Brief -
Switch each "Baby" in the entries below to "Infant" and write the lines out again with nothing else changed. Leave the pictures out of your answer.

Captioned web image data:
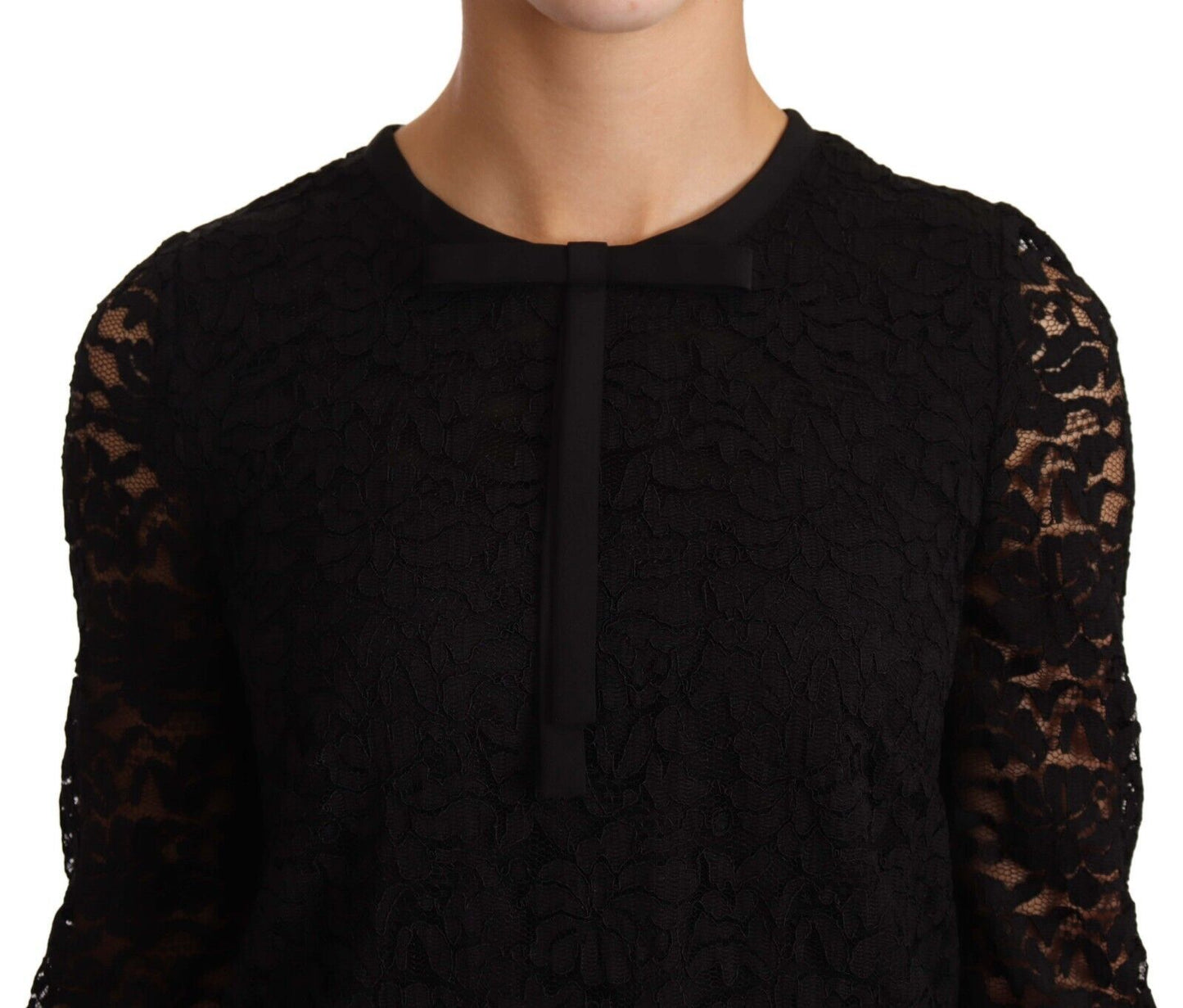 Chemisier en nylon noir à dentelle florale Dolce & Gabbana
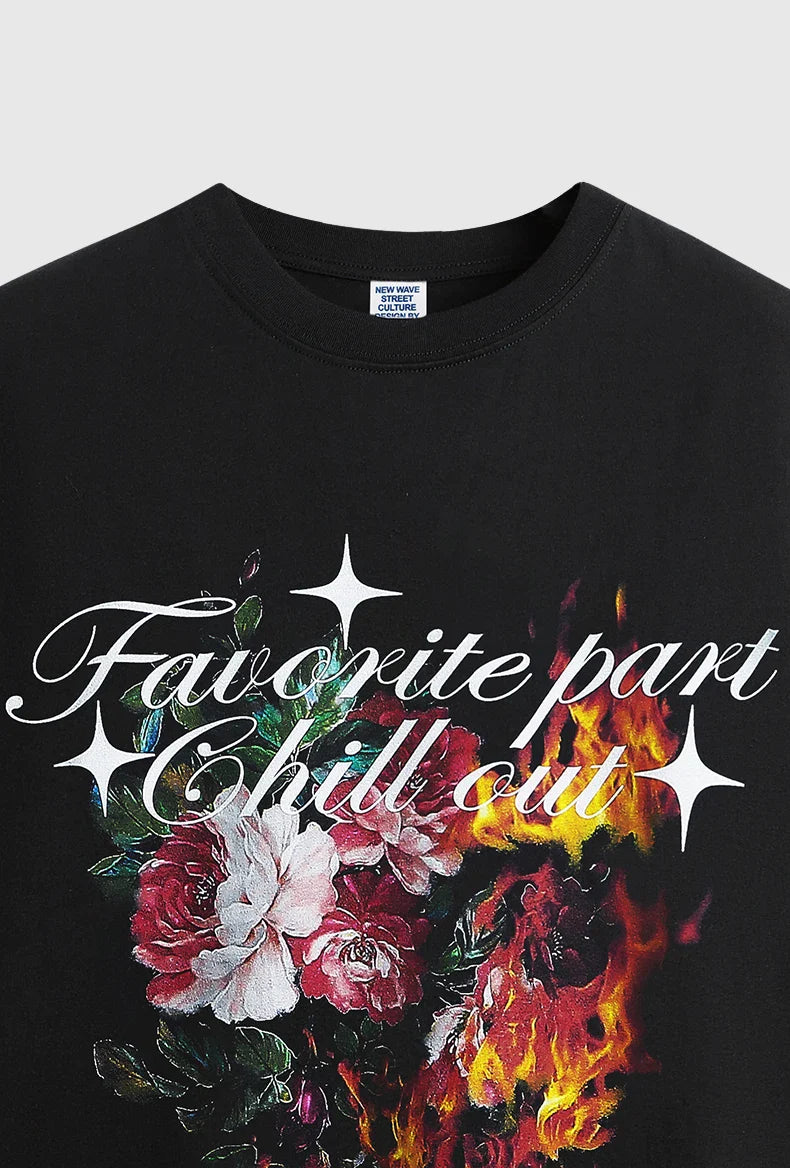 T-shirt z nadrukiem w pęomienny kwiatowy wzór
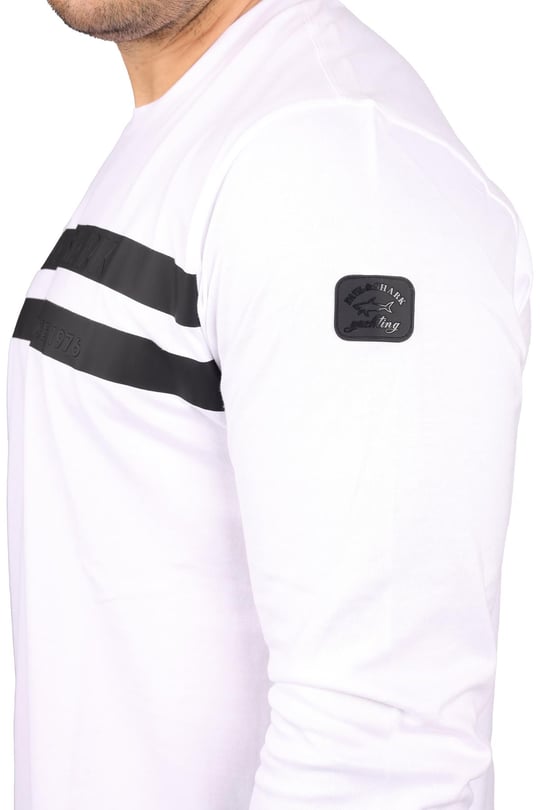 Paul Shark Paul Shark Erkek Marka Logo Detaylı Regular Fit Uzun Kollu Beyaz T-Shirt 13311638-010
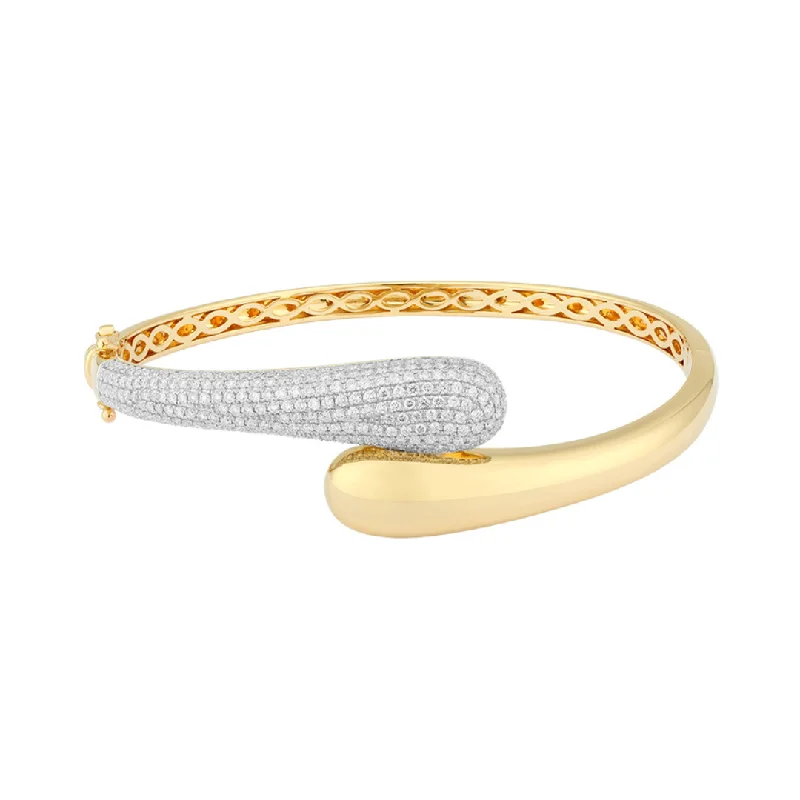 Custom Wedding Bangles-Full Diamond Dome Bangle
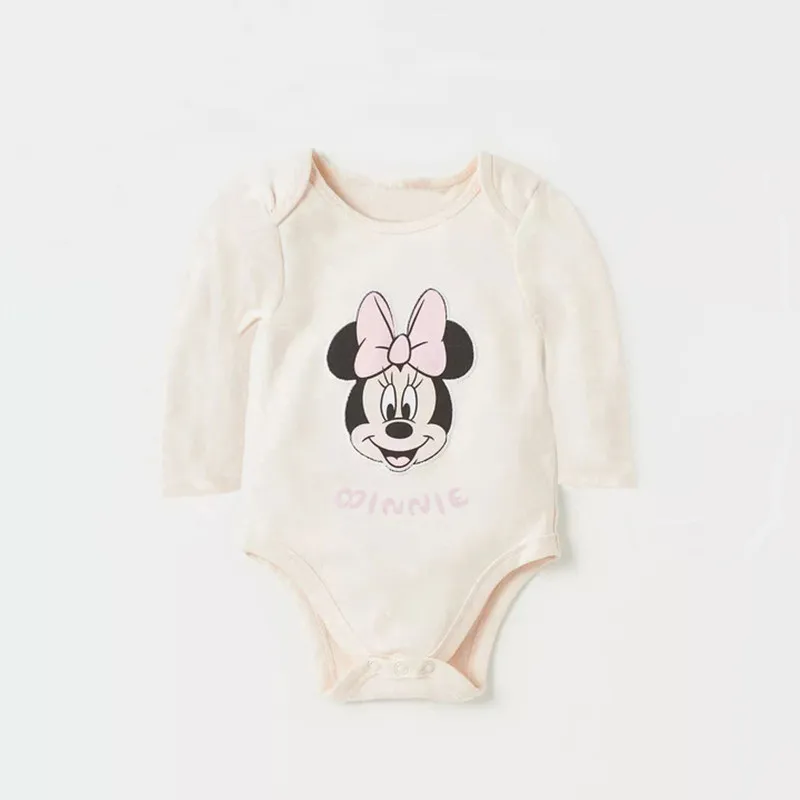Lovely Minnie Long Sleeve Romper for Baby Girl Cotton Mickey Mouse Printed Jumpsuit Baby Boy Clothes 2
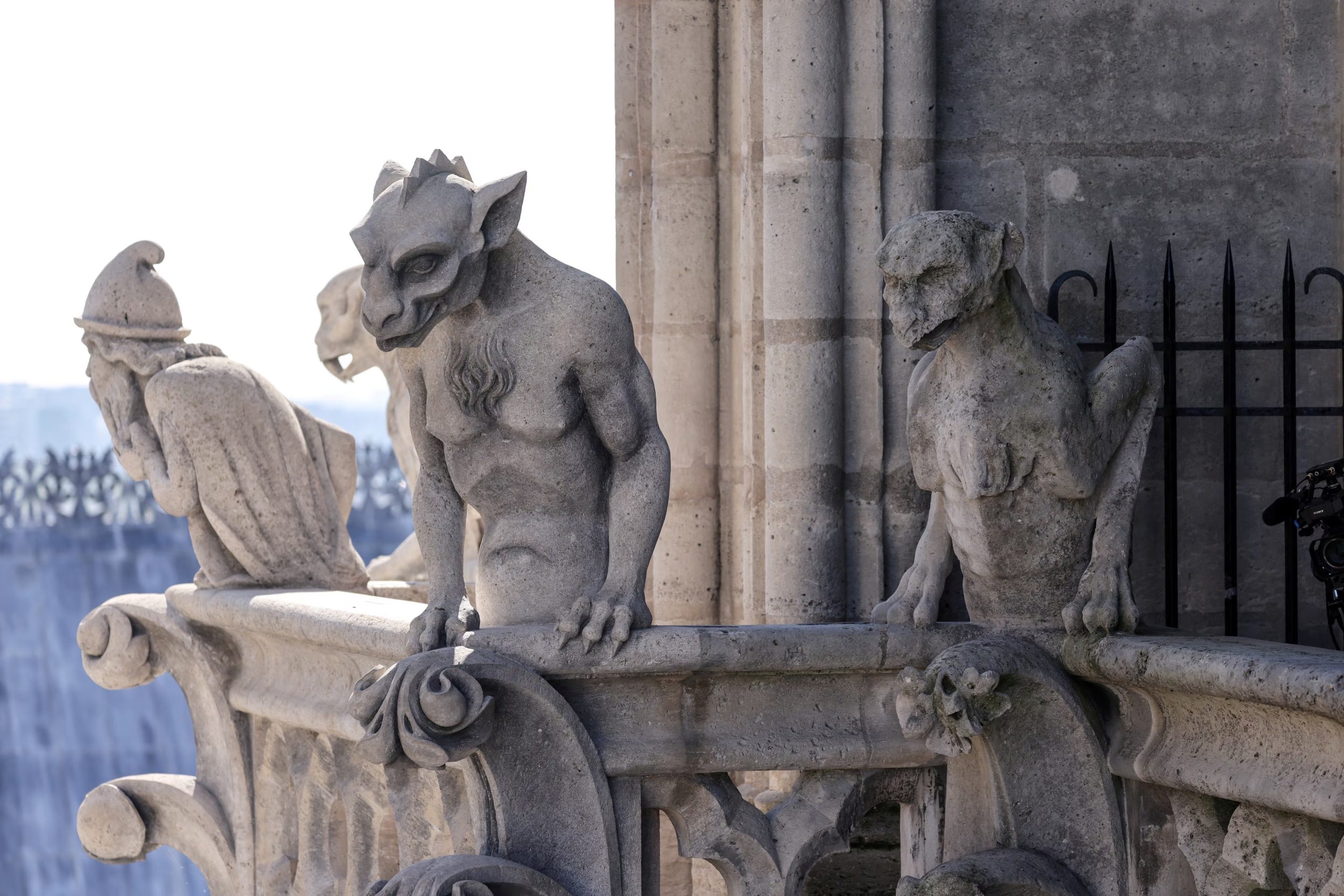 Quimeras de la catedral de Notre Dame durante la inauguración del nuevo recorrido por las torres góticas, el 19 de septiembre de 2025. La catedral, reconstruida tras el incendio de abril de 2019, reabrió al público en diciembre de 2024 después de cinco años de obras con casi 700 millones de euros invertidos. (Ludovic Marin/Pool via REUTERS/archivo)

Output for this task -
 Chemisier en nylon noir à dentelle florale Dolce & Gabbana
 T-shirt z nadrukiem w pęomienny kwiatowy wzór
 Paul Shark Paul Shark Erkek Marka Logo Detaylı Regular Fit Uzun Kollu Beyaz T-Shirt 13311638-010
 Custom Wedding Bangles-Full Diamond Dome Bangle
Lovely Minnie Long Sleeve Romper for Infant Girl Cotton Mickey Mouse Printed Jumpsuit Infant Boy Clothes 2
 Quimeras de la catedral de Notre Dame durante la inauguración del nuevo recorrido por las torres góticas, el 19 de septiembre de 2025. La catedral, reconstruida tras el incendio de abril de 2019, reabrió al público en diciembre de 2024 después de cinco años de obras con casi 700 millones de euros invertidos. (Ludovic Marin/Pool via REUTERS/archivo)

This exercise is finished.